GLOBALEMENT, LES cardiologues interventionnels sont assez peu confrontés à des patients qui refusent catégoriquement les soins qui leur sont proposés. « Dans notre spécialité, ces situations, exposant le patient à un risque vital, restent heureusement assez rares. Mais c’est un cas de figure qui peut se présenter et il est important de savoir comment alors réagir », souligne le Dr Cédric Gaultier.
« La majorité des actes de cardiologie interventionnelle se fait en dehors d’un contexte d’urgence. Cela laisse la possibilité de discuter “à froid“, en prenant le temps nécessaire pour exposer au patient la réalité de son état de santé et les différentes options thérapeutiques qui lui sont proposées », indique le Dr Gaultier, en ajoutant que le praticien ne doit pas renoncer trop vite devant un refus de soins. « Face à un patient qui exprime une inquiétude vis-à-vis d’un traitement, il faut prendre son temps pour lui réexpliquer la pathologie et l’intérêt de la prise en charge envisagée. Il ne faut, bien sûr, pas occulter les risques potentiels liés à l’intervention, mais surtout insister sur le fait que le rapport bénéfice/risque reste favorable ». Tous ces efforts pour convaincre le patient sont importants et ne doivent pas être négligés. Le praticien doit également être attentif à un éventuel sentiment de perte de confiance du patient vis-à-vis de lui-même. « Si le médecin a l’impression que le patient qui est en face de lui a perdu confiance, il ne doit pas hésiter à proposer un avis auprès d’un autre praticien ou de l’équipe médicale. Il peut avantageusement faire appel à une infirmière qui sera peut-être plus convaincante pour expliquer la situation au patient, en utilisant moins de jargon médical. Cela peut permettre de faire tomber une pression qui peut être importante dans ce contexte », indique le Dr Gaultier.

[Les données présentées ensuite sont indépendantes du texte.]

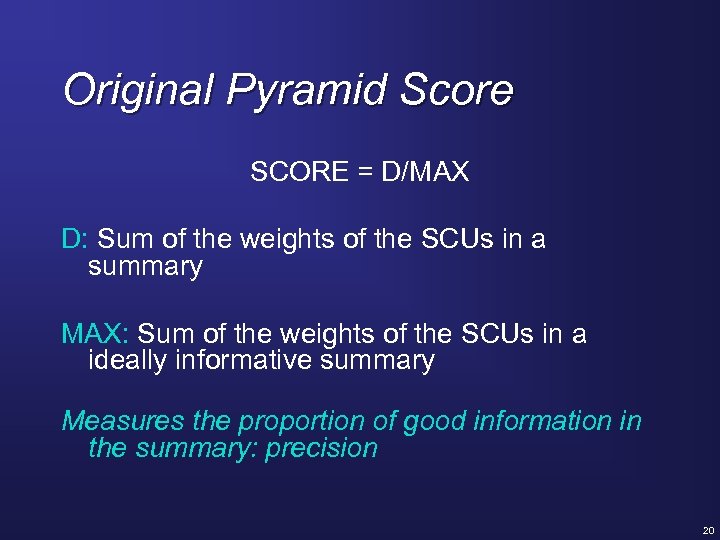 Original Pyramid Score

SCORE = D/MAX

D: Sum of the weights of the SCUs in a summary

MAX: Sum of the weights of the SCUs in a ideally informative summary

Measures the proportion of good information in the summary: precision

20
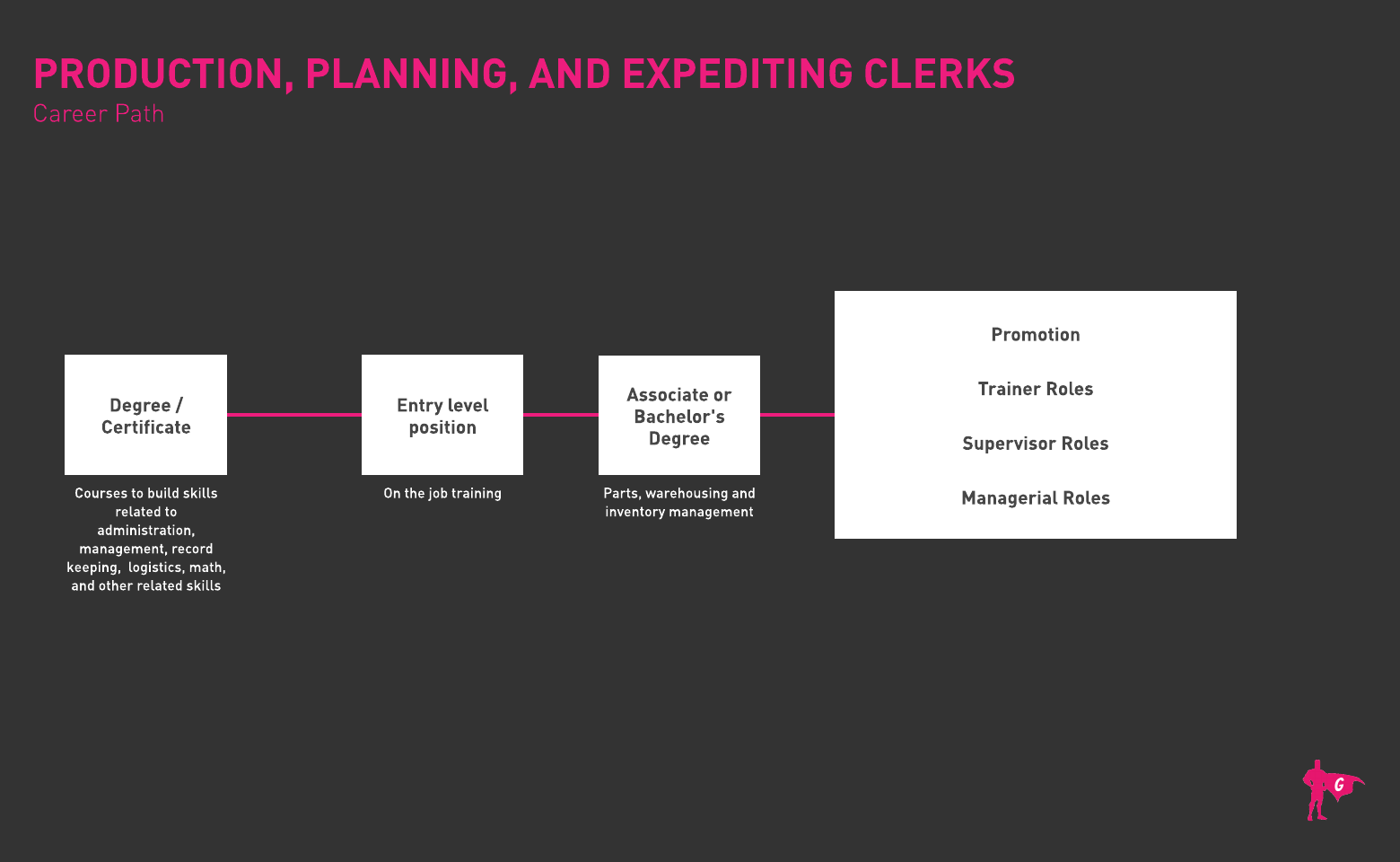 PRODUCTION, PLANNING, AND EXPEDITING CLERKS
Career Path

Degree / Certificate

Courses to build skills related to administration, management, record keeping, logistics, math, and other related skills

Entry level position

On the job training

Associate or Bachelor's Degree

Parts, warehousing and inventory management

Promotion

Trainer Roles

Supervisor Roles

Managerial Roles

G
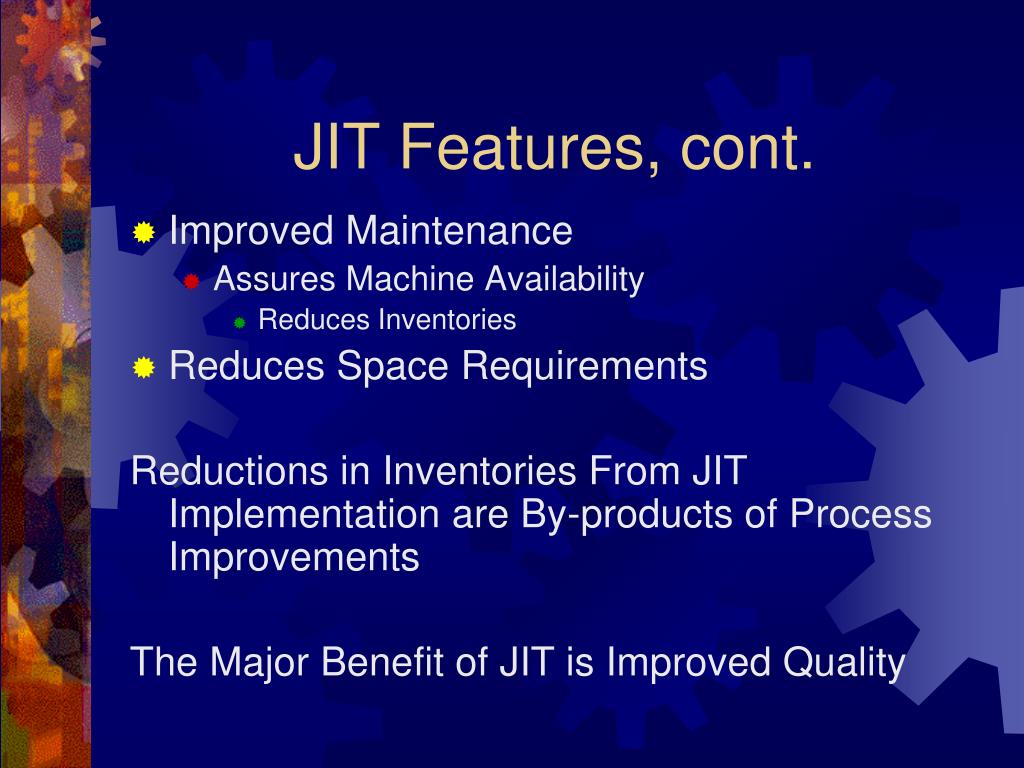 JIT Features, cont.

Improved Maintenance
Assures Machine Availability
Reduces Inventories
Reduces Space Requirements

Reductions in Inventories From JIT Implementation are By-products of Process Improvements

The Major Benefit of JIT is Improved Quality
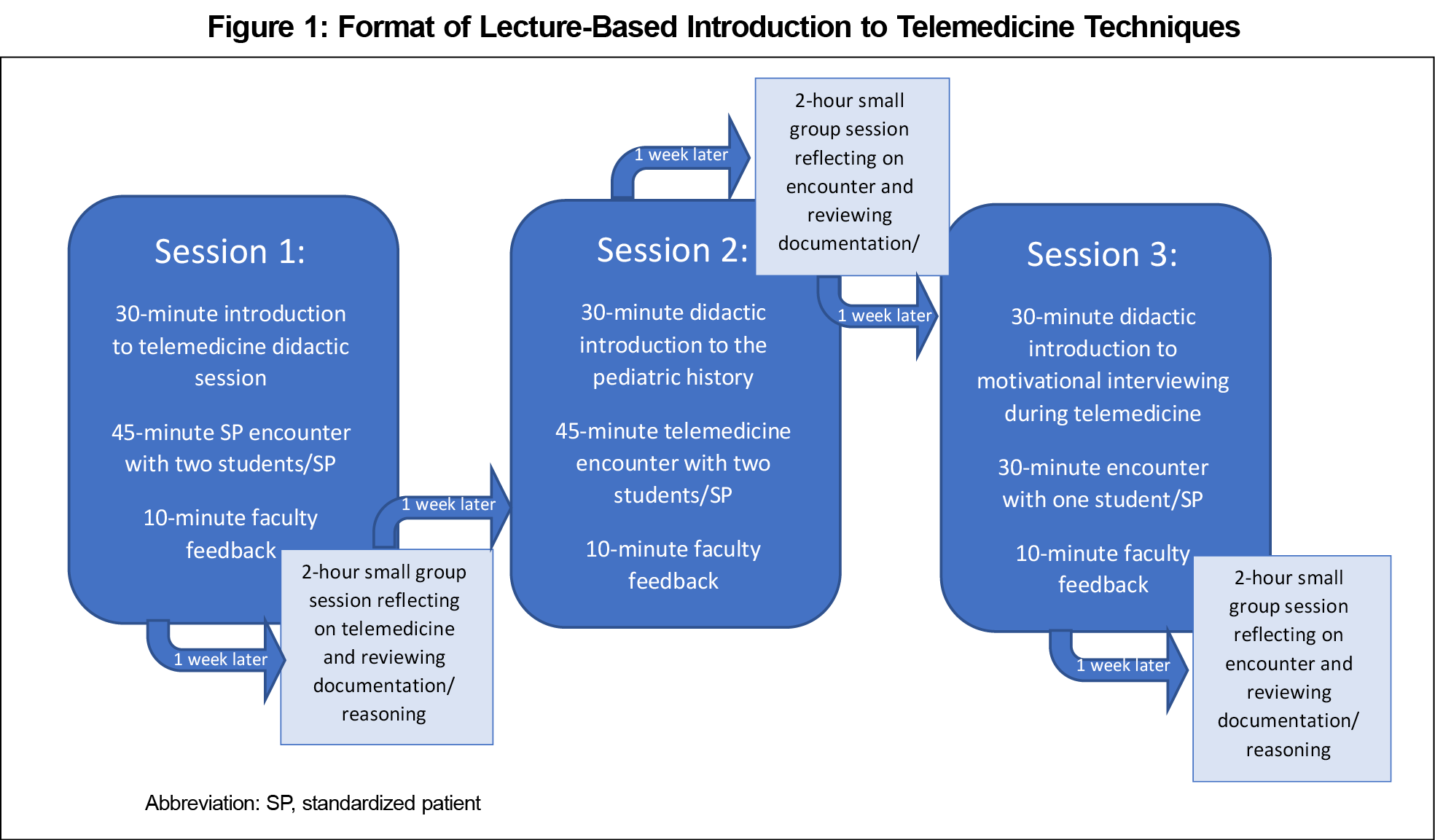 Figure 1: Format of Lecture-Based Introduction to Telemedicine Techniques

Session 1:

30-minute introduction to telemedicine didactic session

45-minute SP encounter with two students/SP

10-minute faculty feedback

1 week later

2-hour small group session reflecting on telemedicine and reviewing documentation/ reasoning

1 week later

Session 2:

30-minute didactic introduction to the pediatric history

45-minute telemedicine encounter with two students/SP

10-minute faculty feedback

1 week later

2-hour small group session reflecting on encounter and reviewing documentation/

1 week later

Session 3:

30-minute didactic introduction to motivational interviewing during telemedicine

30-minute encounter with one student/SP

10-minute faculty feedback

1 week later

2-hour small group session reflecting on encounter and reviewing documentation/ reasoning

Abbreviation: SP, standardized patient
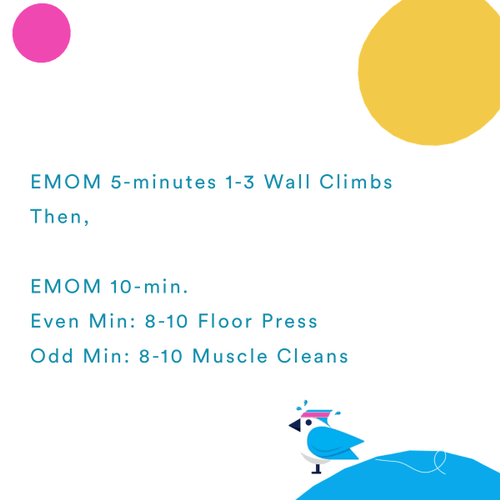 EMOM 5-minutes 1-3 Wall Climbs
Then,

EMOM 10-min.
Even Min: 8-10 Floor Press
Odd Min: 8-10 Muscle Cleans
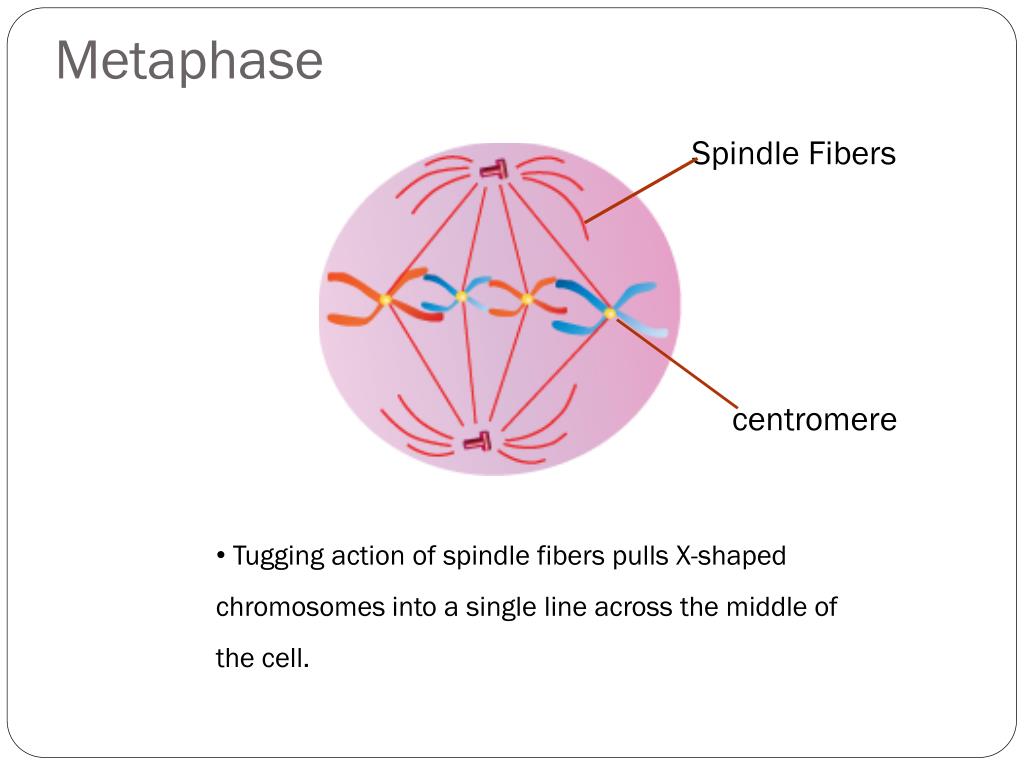 Metaphase

Spindle Fibers

centromere

• Tugging action of spindle fibers pulls X-shaped chromosomes into a single line across the middle of the cell.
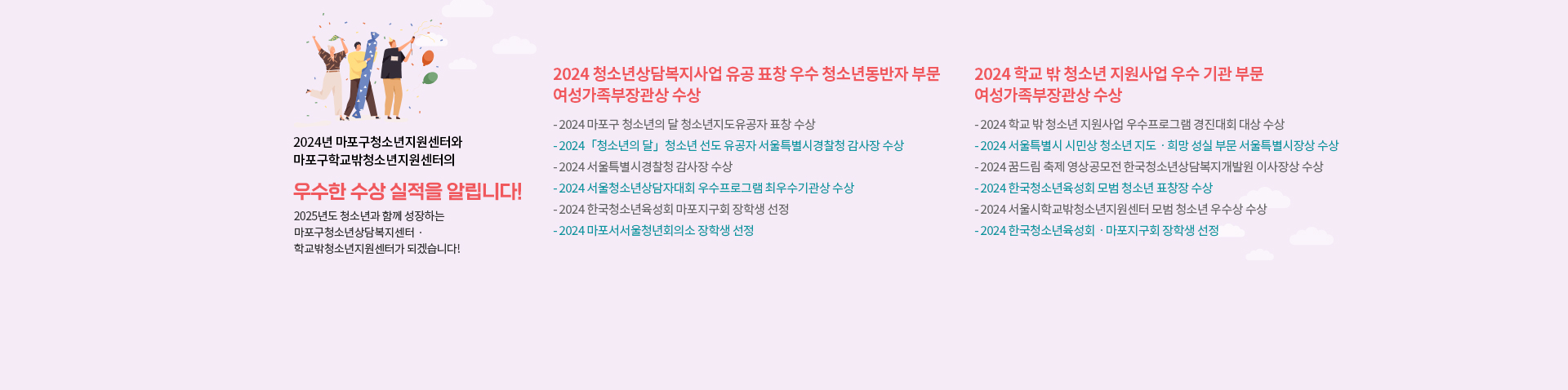 2024년 마포구청소년지원센터와
마포구학교밖청소년지원센터의

우수한 수상 실적을 알립니다!

2025년도 청소년과 함께 성장하는
마포구청소년상담복지센터 ·
학교밖청소년지원센터가 되겠습니다!

2024 청소년상담복지사업 유공 표창 우수 청소년동반자 부문
여성가족부장관상 수상

- 2024 마포구 청소년의 달 청소년지도유공자 표창 수상
- 2024 「청소년의 달」 청소년 선도 유공자 서울특별시경찰청 감사장 수상
- 2024 서울특별시경찰청 감사장 수상
- 2024 서울청소년상담자대회 우수프로그램 최우수기관상 수상
- 2024 한국청소년육성회 마포지구회 장학생 선정
- 2024 마포서서울청년회의소 장학생 선정

2024 학교 밖 청소년 지원사업 우수 기관 부문
여성가족부장관상 수상

- 2024 학교 밖 청소년 지원사업 우수프로그램 경진대회 대상 수상
- 2024 서울특별시 시민상 청소년 지도 · 희망 성실 부문 서울특별시장상 수상
- 2024 꿈드림 축제 영상공모전 한국청소년상담복지개발원 이사장상 수상
- 2024 한국청소년육성회 모범 청소년 표창장 수상
- 2024 서울시학교밖청소년지원센터 모범 청소년 우수상 수상
- 2024 한국청소년육성회 · 마포지구회 장학생 선정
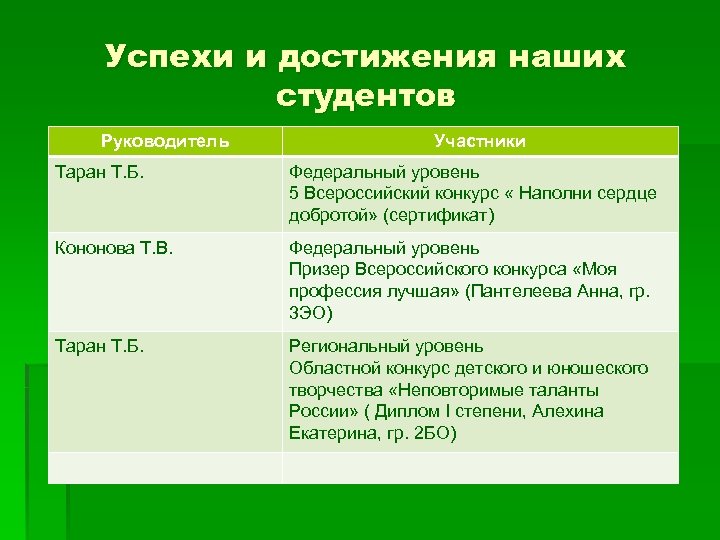 Успехи и достижения наших студентов

| Руководитель | Участники |
|---|---|
| Таран Т.Б. | Федеральный уровень 5 Всероссийский конкурс « Наполни сердце добротой» (сертификат) |
| Кононова Т.В. | Федеральный уровень Призер Всероссийского конкурса «Моя профессия лучшая» (Пантелеева Анна, гр. 3ЭО) |
| Таран Т.Б. | Региональный уровень Областной конкурс детского и юношеского творчества «Неповторимые таланты России» ( Диплом I степени, Алехина Екатерина, гр. 2БО) |
| | |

Un impératif de traçabilité.
Si, malgré ce travail d’explication, le patient persiste dans son refus de soins, le médecin doit alors passer à une deuxième phase. « On entre à ce moment dans une phase de défense et de protection du médecin qui doit tout faire pour prouver qu’il a fait tout ce qu’il pouvait pour convaincre le patient. Il y a un impératif de traçabilité avec la constitution de pièces écrites qui seront versées au dossier. Le cardiologue doit d’abord garder un exemplaire des ordonnances remises au patient. Il doit aussi lui adresser un courrier indiquant clairement que le diagnostic a mis en évidence, par exemple, des lésions coronaires sévères et que le traitement par angioplastie a été refusé alors que le patient a été, à plusieurs reprises, informé qu’il encourrait un risque vital sans ce traitement », souligne le Dr Gaultier. Le cardiologue interventionnel peut aussi s’appuyer sur les médecins traitants du patient, le cardiologue comme le généraliste. « Il faut d’abord les solliciter pour qu’ils essaient eux aussi de convaincre le patient. En cas d’échec, il est bon de leur adresser un courrier pour expliquer clairement la situation ayant conduit à ce refus de soins ».
Si, lors d’une hospitalisation, un patient refuse un traitement et décide de sortir contre l’avis du médecin, là encore, il faut être vigilant. « Il faut faire signer un document de refus de soins et de sortie contre avis médical. Le patient doit y reconnaître qu’il a été informé des risques vitaux auxquels il s’exposait en refusant les soins », indique le Dr Gaultier, en ajoutant que les démarches du médecin doivent être menées dans le cas où le patient est bien sûr en état de comprendre ce qui lui a été dit. « Le cas de patients étrangers ou très perturbés sur un plan psychologique est bien entendu différent. Mais le praticien doit tout faire pour faire intervenir, selon les cas, un interprète ou un psychiatre. Ce qui sera jugé, dans le cadre d’un éventuel contentieux juridique, ce sont les initiatives prises par le médecin pour faire en sorte que le patient ait été informé le plus largement et le plus clairement possible ».
D’après un entretien avec le Dr Cédric Gaultier, cardiologue-conseil au Sou-Médical MACSF et cardiologue interventionnel à l’hôpital Foch (Suresnes) et à l’hôpital européen de la Roseraie (Aubervilliers).